===== Trecho selecionado =====
FREIRE,
Gilberto
*const. 1946; dep. fed. PE 1946-1951.
Gilberto de Melo Freire
nasceu em Recife no dia 15 de março de 1900, filho de Alfredo Freire e de
Francisca de Melo Freire. Seu pai foi magistrado e professor catedrático de
humanidades e de direito na Faculdade de Direito do Recife.
Fez seus primeiros estudos com professores particulares, o
inglês mr. Williams e a francesa madame Meunir, além de ter tido
aulas de desenho com Jerônimo José Teles Júnior. De acordo com seu depoimento,
até os oito anos de idade não tinha aprendido a ler e escrever, expressando-se
facilmente, porém, através do desenho e pintura.
Realizou os estudos secundários no colégio norte-americano
Gilreath de Pernambuco, concluindo-os em 1917. Essa experiência fez com que se
transferisse em seguida para os Estados Unidos.
Lá, ingressou na Universidade de Baylor, Texas,
bacharelando-se em ciências políticas e sociais em 1920. Fez ainda
pós-graduação em ciências políticas, jurídicas e sociais na Universidade de
Colúmbia, em Baltimore, onde teve como professores o antropólogo Franz Boas e o
sociólogo Franklin Henry Giddings, que tiveram grande influência na sua
formação intelectual. Conviveu ainda, nos Estados Unidos, com o filósofo John
Dewey e com os poetas William Butler Yeats, Vachel Lindsay e Amy Lowell.
===== Dados fornecidos =====
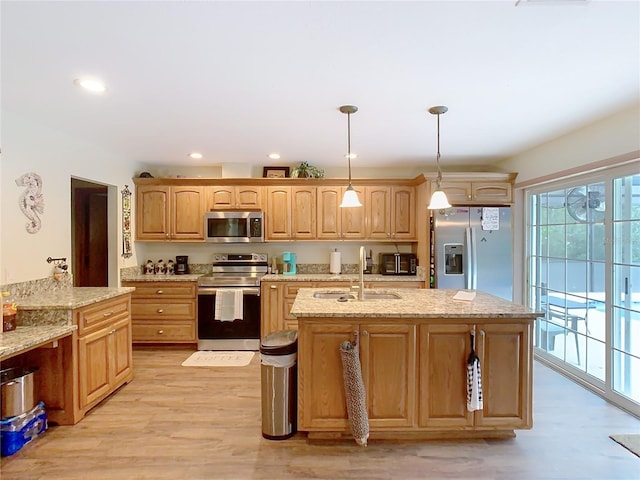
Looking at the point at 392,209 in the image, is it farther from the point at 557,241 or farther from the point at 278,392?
the point at 278,392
=====
• _O que se pede_
Por favor, diga em que ano, segundo o trecho selecionado, Gilberto Freire se bacharelou em ciências políticas e sociais na Universidade de Baylor.

• _Resposta ao problema_
Em 1920.